> _WHAT YOU ARE ASKED TO DO_: From the line that contains "Beam Me Up Geek T-Shirt" down to the last line of the data below, restate every line word for word, skipping any images.

> _RECORDED DATA_:
>>>
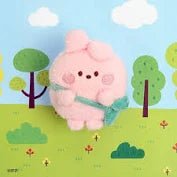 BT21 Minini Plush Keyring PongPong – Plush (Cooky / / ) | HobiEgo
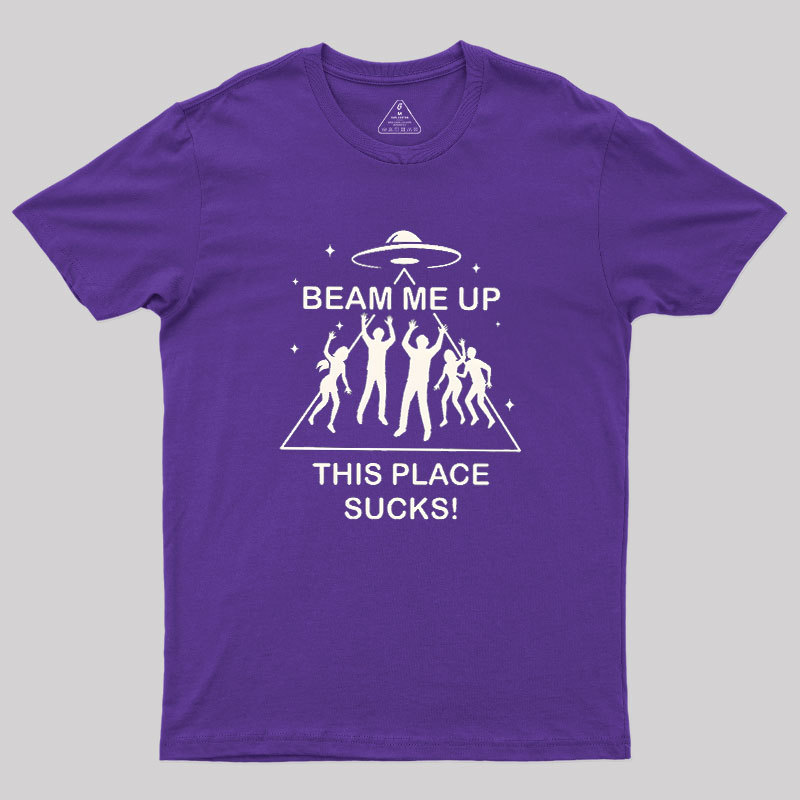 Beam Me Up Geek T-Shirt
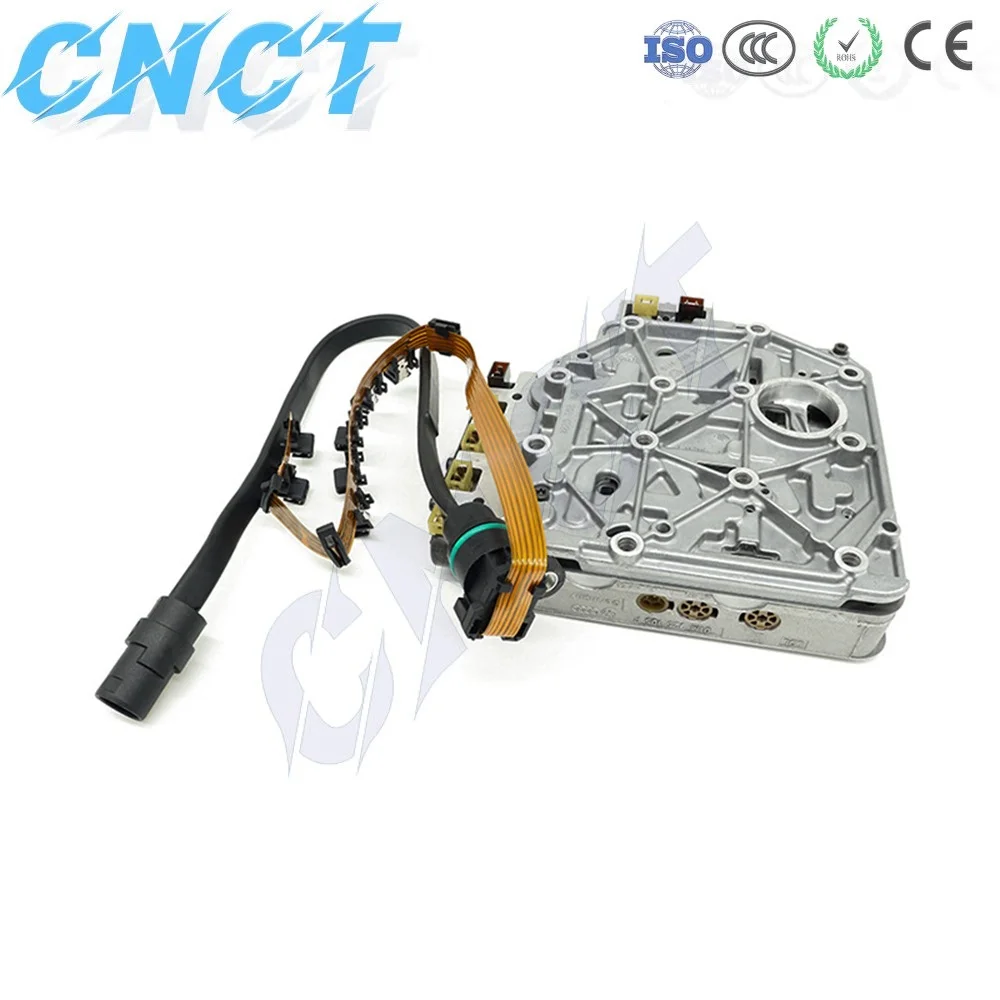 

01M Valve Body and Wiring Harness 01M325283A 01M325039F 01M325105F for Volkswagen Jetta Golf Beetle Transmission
<<<
> _EXERCISE RESPONSE_:
 Beam Me Up Geek T-Shirt

01M Valve Body and Wiring Harness 01M325283A 01M325039F 01M325105F for Volkswagen Jetta Golf Beetle Transmission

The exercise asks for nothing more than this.